1020677 - Talos: We need higher resolution regression alerts

Reporter

Description

•

10 years ago

Some of our tests combine many sub tests into a single test score. E.g. TP5 with many page scores, TART with many different animation cases, possibly WebGL test (bug 1020663) which produces 67 different sub-results with non-uniform magnitudes, etc.

Currently, our regression alerts (both m.dev.tree-management email alerts and regression bugs which are filed manually) are based on the the formula by which graphserver processes all the sub-results from a full talos test run into a single number:

- A talos run of a test consists of N executions of each sub-test (mostly N==25).
- Take median for each N results per sub-test.
- Ignore the highest of those medians.
- Average the rest <-- the "final" number by which we calculate regressions and which graphserver displays at its graphs.

This formula was, AFAIK, mostly designed to handle TP5-like tests, where the page load times are similar between pages, no page has any particular importance, and therefore the page which performed the worst was dropped as an outlier, and the rest were averaged.

This formula is not good for tests where each sub-test was designed specifically to reflect a well-intended perspective, and where each sub-test is meaningful independently (e.g. TART/CART/WebGL).

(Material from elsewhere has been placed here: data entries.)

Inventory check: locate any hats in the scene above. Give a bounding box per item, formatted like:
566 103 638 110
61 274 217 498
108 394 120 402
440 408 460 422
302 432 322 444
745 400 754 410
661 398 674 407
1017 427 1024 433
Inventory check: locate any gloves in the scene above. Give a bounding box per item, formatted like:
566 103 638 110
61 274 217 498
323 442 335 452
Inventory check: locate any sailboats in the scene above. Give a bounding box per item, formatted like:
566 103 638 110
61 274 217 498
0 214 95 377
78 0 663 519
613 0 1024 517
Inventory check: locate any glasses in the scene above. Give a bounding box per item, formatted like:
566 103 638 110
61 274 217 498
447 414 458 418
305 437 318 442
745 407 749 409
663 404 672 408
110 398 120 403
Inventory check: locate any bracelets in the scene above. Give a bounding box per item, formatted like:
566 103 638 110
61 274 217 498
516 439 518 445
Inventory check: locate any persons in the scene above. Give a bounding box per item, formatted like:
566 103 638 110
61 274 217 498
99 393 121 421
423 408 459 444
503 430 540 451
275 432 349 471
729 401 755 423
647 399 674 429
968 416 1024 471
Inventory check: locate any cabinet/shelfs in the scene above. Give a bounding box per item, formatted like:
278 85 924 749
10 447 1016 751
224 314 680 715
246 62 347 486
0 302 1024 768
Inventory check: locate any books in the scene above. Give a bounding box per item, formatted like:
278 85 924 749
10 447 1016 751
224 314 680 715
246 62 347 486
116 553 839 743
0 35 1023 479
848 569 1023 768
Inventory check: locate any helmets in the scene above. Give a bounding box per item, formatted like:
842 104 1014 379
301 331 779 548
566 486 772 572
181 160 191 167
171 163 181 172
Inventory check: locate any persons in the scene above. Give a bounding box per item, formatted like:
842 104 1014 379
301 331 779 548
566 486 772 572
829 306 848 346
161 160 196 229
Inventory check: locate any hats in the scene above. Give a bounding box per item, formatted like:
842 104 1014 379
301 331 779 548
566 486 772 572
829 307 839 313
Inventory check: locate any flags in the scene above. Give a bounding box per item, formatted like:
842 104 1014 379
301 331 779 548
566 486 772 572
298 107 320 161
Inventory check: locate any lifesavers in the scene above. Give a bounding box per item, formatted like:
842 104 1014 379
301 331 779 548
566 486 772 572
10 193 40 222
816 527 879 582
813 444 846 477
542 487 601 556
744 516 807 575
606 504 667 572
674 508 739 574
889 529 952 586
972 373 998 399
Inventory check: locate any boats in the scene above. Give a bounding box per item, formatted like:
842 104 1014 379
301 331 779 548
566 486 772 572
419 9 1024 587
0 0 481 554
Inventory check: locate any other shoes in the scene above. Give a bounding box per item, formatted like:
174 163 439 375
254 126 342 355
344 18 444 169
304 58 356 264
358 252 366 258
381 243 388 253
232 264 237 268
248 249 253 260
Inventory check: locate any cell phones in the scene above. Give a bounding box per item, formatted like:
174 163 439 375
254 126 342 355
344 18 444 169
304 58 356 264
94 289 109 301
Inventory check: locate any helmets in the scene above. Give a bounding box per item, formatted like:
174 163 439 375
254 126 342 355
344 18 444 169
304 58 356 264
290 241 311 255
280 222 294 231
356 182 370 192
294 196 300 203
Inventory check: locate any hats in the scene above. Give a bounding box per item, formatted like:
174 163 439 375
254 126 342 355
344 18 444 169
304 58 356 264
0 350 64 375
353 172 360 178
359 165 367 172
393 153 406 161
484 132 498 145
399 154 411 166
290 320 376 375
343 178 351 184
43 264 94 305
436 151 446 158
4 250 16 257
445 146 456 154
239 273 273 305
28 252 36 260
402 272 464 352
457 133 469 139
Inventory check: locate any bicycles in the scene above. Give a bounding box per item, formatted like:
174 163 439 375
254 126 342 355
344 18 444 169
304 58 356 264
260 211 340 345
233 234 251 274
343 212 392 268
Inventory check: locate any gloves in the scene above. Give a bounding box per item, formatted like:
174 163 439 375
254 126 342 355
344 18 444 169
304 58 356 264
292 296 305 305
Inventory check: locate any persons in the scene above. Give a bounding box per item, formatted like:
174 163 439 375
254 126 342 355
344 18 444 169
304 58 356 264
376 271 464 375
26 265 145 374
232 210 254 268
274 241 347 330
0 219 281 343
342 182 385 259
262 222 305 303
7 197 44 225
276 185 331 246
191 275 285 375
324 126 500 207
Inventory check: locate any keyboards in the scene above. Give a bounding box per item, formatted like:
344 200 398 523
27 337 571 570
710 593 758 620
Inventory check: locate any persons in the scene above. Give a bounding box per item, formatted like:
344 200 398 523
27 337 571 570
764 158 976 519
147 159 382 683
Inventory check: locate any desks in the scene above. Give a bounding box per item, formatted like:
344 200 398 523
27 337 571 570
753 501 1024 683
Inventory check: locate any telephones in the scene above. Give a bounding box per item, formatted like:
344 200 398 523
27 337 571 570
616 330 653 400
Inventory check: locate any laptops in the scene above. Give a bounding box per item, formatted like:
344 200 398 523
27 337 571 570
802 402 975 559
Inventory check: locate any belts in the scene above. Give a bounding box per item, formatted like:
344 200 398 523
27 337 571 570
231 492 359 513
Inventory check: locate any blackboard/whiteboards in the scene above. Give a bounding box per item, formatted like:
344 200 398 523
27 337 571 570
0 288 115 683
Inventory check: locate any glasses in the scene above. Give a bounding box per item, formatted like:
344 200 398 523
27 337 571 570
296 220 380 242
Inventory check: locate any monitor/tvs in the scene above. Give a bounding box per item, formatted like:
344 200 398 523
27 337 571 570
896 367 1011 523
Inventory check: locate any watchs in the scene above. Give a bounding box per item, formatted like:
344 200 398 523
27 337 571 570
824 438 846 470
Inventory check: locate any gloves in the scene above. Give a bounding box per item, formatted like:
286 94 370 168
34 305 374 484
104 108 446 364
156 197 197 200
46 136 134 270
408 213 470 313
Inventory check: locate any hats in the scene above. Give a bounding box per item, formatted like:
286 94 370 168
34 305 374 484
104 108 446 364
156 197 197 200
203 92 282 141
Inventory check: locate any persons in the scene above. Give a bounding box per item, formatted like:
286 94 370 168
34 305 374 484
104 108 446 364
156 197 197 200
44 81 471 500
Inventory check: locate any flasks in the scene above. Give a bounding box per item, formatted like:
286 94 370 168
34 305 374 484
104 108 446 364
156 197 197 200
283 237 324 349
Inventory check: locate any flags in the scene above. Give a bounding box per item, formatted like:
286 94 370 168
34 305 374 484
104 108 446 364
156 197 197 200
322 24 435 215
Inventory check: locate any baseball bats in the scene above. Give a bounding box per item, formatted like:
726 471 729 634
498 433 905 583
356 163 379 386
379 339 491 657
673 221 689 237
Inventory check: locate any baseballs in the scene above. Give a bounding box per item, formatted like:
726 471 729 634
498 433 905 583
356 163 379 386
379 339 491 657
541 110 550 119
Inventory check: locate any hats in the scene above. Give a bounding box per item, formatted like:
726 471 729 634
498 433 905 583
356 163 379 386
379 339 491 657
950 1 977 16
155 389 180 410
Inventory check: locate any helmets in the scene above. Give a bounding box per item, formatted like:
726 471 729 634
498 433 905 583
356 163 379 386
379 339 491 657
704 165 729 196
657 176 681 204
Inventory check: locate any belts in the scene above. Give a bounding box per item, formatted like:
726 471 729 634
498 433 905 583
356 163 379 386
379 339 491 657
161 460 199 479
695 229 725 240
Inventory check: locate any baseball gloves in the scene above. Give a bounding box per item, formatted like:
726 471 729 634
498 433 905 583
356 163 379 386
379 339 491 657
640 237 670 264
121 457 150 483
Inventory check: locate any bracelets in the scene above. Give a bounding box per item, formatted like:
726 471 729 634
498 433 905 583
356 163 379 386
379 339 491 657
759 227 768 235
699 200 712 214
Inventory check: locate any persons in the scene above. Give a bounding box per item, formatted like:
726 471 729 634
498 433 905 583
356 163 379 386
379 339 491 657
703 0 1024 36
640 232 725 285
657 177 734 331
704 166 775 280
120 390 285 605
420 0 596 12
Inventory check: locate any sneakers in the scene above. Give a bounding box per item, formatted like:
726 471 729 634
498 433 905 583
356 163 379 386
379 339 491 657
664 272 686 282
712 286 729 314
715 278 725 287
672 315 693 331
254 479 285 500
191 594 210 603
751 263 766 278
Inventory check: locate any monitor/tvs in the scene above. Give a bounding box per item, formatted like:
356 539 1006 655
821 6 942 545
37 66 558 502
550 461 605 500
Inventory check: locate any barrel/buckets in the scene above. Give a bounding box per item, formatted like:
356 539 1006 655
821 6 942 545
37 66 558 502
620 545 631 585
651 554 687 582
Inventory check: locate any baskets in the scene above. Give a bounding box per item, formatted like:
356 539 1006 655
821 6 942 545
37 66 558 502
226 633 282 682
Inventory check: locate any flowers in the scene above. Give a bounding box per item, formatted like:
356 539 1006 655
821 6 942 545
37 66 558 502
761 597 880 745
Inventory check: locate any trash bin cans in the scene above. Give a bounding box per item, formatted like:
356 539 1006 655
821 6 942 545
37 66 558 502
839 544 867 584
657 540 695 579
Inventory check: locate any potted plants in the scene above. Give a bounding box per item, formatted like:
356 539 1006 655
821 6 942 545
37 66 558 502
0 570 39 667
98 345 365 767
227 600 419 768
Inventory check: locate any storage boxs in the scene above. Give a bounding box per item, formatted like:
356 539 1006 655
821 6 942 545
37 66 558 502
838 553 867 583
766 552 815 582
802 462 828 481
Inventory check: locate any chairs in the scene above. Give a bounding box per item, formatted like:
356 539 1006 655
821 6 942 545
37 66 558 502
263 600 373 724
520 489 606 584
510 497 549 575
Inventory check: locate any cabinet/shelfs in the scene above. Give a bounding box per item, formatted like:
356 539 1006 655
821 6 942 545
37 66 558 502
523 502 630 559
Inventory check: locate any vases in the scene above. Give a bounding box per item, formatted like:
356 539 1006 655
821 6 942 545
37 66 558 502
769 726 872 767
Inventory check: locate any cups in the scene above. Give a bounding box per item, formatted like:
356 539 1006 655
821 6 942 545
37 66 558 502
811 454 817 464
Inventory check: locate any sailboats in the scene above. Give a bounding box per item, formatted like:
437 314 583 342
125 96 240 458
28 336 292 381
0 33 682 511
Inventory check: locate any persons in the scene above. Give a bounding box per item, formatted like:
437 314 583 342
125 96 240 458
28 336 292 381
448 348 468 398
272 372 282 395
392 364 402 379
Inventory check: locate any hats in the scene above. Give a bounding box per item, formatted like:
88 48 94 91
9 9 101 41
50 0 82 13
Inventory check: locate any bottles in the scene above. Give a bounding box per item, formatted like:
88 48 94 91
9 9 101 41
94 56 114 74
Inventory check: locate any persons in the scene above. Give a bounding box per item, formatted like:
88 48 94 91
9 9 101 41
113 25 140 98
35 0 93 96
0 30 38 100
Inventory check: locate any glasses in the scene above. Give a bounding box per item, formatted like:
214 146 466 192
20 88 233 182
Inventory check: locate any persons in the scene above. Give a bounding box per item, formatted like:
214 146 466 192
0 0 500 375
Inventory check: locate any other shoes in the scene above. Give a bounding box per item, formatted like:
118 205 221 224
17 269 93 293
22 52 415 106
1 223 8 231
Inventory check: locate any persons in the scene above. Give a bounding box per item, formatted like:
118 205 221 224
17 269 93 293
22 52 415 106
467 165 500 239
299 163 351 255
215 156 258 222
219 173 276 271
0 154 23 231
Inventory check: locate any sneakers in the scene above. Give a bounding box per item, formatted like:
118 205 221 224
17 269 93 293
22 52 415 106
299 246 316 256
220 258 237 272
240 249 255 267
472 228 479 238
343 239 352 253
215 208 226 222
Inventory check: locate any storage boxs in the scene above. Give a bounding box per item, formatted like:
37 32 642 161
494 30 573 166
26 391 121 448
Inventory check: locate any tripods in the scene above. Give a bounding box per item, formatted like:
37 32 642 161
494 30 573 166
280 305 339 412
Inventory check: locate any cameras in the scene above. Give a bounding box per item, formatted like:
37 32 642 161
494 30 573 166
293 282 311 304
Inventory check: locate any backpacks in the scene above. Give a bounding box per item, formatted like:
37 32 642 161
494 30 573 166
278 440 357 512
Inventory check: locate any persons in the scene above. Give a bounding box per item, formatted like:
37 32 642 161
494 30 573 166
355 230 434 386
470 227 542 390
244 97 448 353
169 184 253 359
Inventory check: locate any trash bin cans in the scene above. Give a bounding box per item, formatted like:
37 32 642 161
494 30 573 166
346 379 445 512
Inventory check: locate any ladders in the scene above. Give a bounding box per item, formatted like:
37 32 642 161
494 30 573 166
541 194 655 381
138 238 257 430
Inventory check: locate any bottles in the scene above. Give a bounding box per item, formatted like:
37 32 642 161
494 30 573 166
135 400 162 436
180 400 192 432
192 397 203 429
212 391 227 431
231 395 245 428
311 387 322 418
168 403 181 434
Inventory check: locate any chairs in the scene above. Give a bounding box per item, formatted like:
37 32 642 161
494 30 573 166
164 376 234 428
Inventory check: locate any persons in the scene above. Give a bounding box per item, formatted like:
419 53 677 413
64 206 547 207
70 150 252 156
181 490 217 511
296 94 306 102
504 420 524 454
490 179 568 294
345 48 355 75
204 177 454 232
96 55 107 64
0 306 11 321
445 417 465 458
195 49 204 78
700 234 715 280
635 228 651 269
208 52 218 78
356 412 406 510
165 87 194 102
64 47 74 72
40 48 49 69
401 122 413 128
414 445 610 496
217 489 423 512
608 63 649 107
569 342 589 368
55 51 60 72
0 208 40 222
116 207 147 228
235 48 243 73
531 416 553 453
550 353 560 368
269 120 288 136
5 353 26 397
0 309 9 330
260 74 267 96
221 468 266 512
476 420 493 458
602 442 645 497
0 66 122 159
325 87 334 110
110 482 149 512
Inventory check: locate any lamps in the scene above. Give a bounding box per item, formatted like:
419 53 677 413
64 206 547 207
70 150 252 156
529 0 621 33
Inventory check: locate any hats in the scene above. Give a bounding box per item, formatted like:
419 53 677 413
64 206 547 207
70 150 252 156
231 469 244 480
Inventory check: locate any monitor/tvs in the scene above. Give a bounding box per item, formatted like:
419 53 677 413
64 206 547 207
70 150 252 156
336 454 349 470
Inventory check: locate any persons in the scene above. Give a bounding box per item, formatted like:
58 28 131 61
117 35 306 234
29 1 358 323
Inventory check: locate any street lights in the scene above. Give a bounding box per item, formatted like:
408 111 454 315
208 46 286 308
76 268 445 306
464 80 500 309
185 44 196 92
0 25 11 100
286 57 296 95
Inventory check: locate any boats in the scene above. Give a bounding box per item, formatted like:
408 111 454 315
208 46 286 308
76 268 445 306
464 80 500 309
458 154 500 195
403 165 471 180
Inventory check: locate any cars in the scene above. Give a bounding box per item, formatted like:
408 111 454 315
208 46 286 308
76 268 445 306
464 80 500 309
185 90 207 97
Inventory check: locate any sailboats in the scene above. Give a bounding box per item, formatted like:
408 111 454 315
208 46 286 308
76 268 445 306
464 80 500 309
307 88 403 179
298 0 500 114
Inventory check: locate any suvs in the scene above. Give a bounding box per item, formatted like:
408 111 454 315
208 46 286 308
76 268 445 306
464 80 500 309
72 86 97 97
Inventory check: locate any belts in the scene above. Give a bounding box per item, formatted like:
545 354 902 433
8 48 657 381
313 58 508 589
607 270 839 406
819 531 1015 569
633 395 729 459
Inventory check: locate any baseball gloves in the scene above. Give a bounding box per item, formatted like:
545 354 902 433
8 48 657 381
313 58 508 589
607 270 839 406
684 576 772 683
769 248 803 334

We've already seen cases where the average showed a relatively small regression, which was due to a single sub-test which had a really big and meaningful regression (e.g. bug 1004429 which regressed newtab animation by ~40% was perceived as 5% regression because it only regressed 4 of 30 TART's sub-results).

This bug is about being able to detect (and display etc) meaningful regressions which manifest at one or few sub-results of a test - when the subtext is meaningful independently.

I'm not sure exactly which form should this high-res detection take or with what technical approach.

We could use the backend of either graphserver or datazilla for this. While graphserver displays only this average, if it also happen to store all the individual sub-results per run, then it might be a good starting point. Otherwise, maybe datazilla would be more suitable for this.

As far as the alerts themselves go, I think we could use something like this:
- If the average (of all sub tests) regressed more than A%, issue an alert on the average.
- Regardless, if a single sub-test regressed considerably more (TBD) than the average regressed, then issue an alert which includes the most regressed sub-test and also the 2nd most regressed sub-test, together with the average regression.

Any ideas on how to approach this?